#### [TEXT PASSAGE]

(begin)

In other embodiments, the focusing optics may include other lenses
and/or optical components, as required or preferred. For instance,
if the chopper is relocated adjacent the fiber optic cable, i.e. to
the right in FIG. 30, lenses 412 and 414 may be eliminated. In this
case, the chopper would be positioned adjacent the focal point,
which is positioned at the input of the fiber optic cable. As a
result of not being located at the focal point, however, it may be
necessary to provide larger apertures on the chopper.
[0624] The optical modulator generally may be positioned in any
location along the light path in which it may modulate the beam. In
portion 400, optical modulator 404 is positioned at or near focal
point 410 of focusing optics 406. Light passing through the focal
point is narrower, so that the optical modulator can be smaller and
still occlude the beam to effect modulation. A smaller modulator
uses less space, so that the associated optical device may be
smaller. A smaller modulator also may be faster, cheaper, and/or
less prone to vibration. In some embodiments, it may be preferable
to use a larger modulators in which case the focusing optics may be
omitted.

(end)

Data excerpts:
(begin)

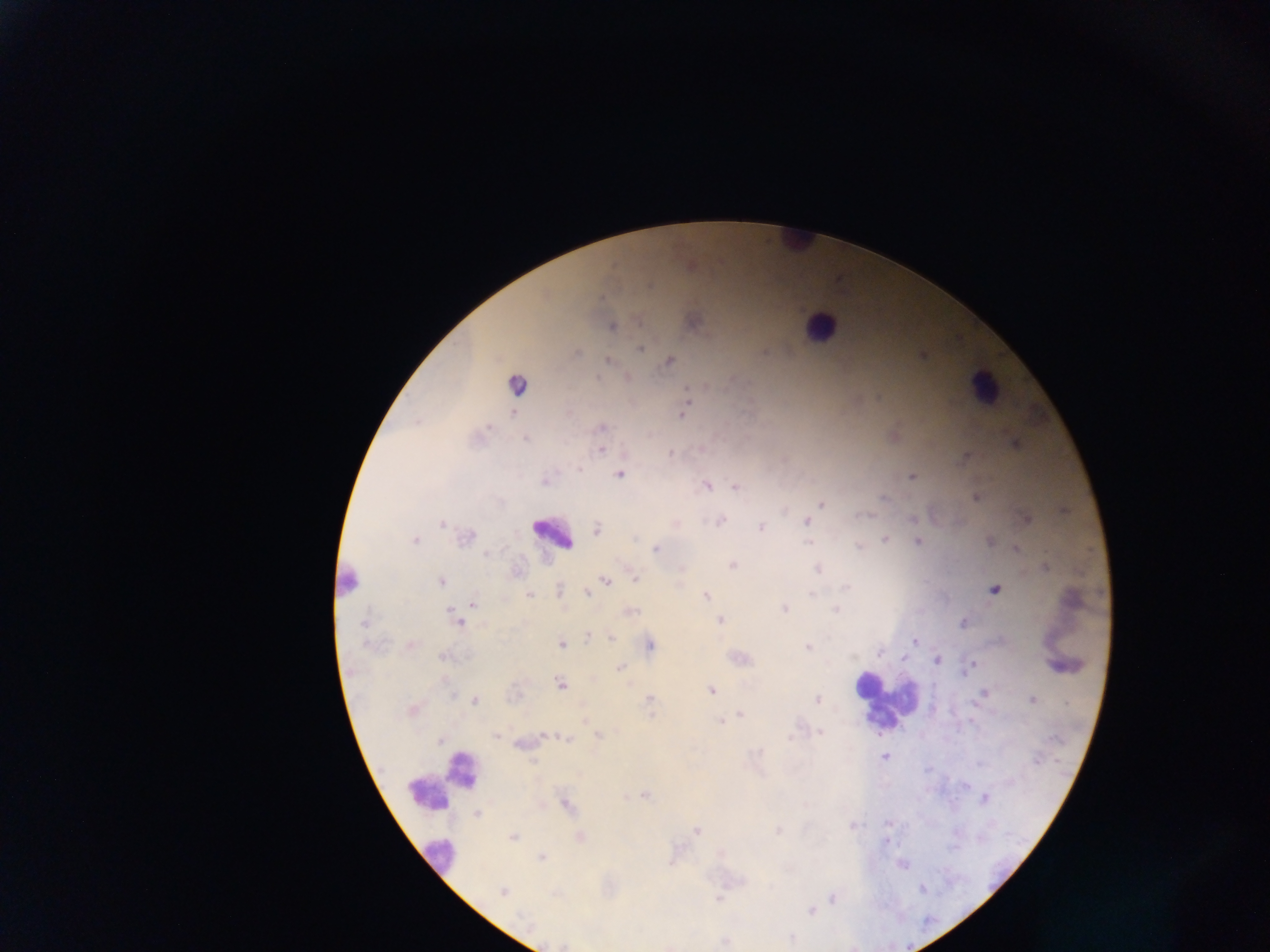

field_of_view: single
preparation: thick blood film
country: Ghana
image_size: 1270×952 pixels
capture: mobile-phone photograph through a microscope
leukocyte_locations: 'approximate centers as (x, y) in pixels: (798, 241), (820, 326), (983, 387), (551, 533), (345, 581), (867, 685), (885, 701), (442, 780), (438, 855)'
malaria_parasite_locations: 'approximate centers as (x, y) in pixels: (612, 326), (640, 348), (576, 353), (923, 355), (609, 361), (670, 361), (628, 377), (516, 385), (687, 389), (686, 397), (685, 407), (512, 412), (682, 414), (416, 421), (487, 427), (602, 427), (525, 439), (1014, 443), (601, 450), (671, 452), (967, 457), (578, 468), (619, 475), (911, 477), (544, 481), (706, 486), (735, 487), (975, 498), (884, 499), (822, 504), (912, 519), (720, 521), (806, 521), (442, 524), (761, 527), (596, 529), (466, 536), (885, 539), (414, 540), (989, 540), (808, 542), (918, 542), (859, 546), (1016, 548), (655, 549), (487, 555), (732, 564), (1045, 567), (817, 569), (636, 578), (605, 580), (440, 581), (846, 588), (559, 589), (995, 590), (588, 593), (811, 594), (529, 595), (705, 595), (474, 604), (783, 608), (836, 609), (631, 611), (456, 619), (719, 620), (363, 623), (964, 623), (588, 638), (612, 638), (914, 641), (412, 644), (561, 644), (650, 644), (807, 647), (879, 653), (444, 657), (904, 658), (937, 660), (972, 665), (620, 667), (560, 685), (711, 690), (984, 693), (649, 700), (817, 700), (1032, 700), (475, 701), (412, 710), (740, 715), (721, 720), (584, 721), (820, 732), (496, 736), (599, 736), (566, 740), (440, 741), (885, 757), (645, 796), (985, 799), (566, 806), (477, 813), (852, 825), (779, 830), (697, 831), (512, 838), (886, 841), (542, 858), (902, 865), (502, 891), (717, 898), (832, 898), (811, 911), (792, 937)'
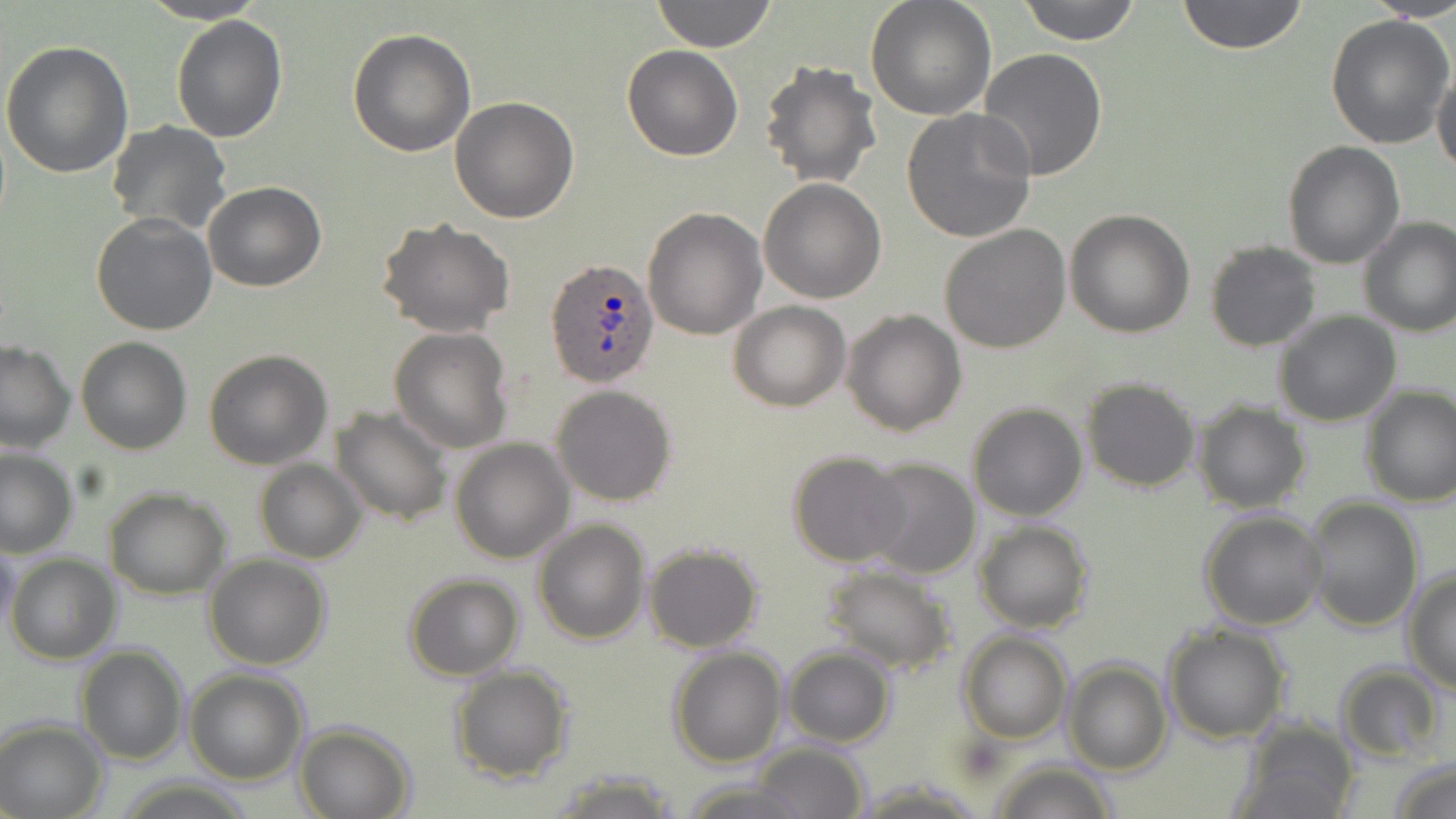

(end)

#### [WHAT TO DO]
(a) Duplicate the passage on the optical modulator word for word.
(b) Express the entries as a Markdown table with the columns Number and Entry line, starting at the beginning of the entries and going on through the line with "leukocyte_locations: 'approximate centers". Leave out blank lines and the pictures.
The passage and the entries have nothing to do with each other.

#### [ANSWERS TO THE EXERCISE]
(a)
In other embodiments, the focusing optics may include other lenses
and/or optical components, as required or preferred. For instance,
if the chopper is relocated adjacent the fiber optic cable, i.e. to
the right in FIG. 30, lenses 412 and 414 may be eliminated. In this
case, the chopper would be positioned adjacent the focal point,
which is positioned at the input of the fiber optic cable. As a
result of not being located at the focal point, however, it may be
necessary to provide larger apertures on the chopper.
[0624] The optical modulator generally may be positioned in any
location along the light path in which it may modulate the beam. In
portion 400, optical modulator 404 is positioned at or near focal
point 410 of focusing optics 406. Light passing through the focal
point is narrower, so that the optical modulator can be smaller and
still occlude the beam to effect modulation. A smaller modulator
uses less space, so that the associated optical device may be
smaller. A smaller modulator also may be faster, cheaper, and/or
less prone to vibration. In some embodiments, it may be preferable
to use a larger modulators in which case the focusing optics may be
omitted.

(b)
| Number | Entry line |
|---|---|
| 1 | field_of_view: single |
| 2 | preparation: thick blood film |
| 3 | country: Ghana |
| 4 | image_size: 1270×952 pixels |
| 5 | capture: mobile-phone photograph through a microscope |
| 6 | leukocyte_locations: 'approximate centers as (x, y) in pixels: (798, 241), (820, 326), (983, 387), (551, 533), (345, 581), (867, 685), (885, 701), (442, 780), (438, 855)' |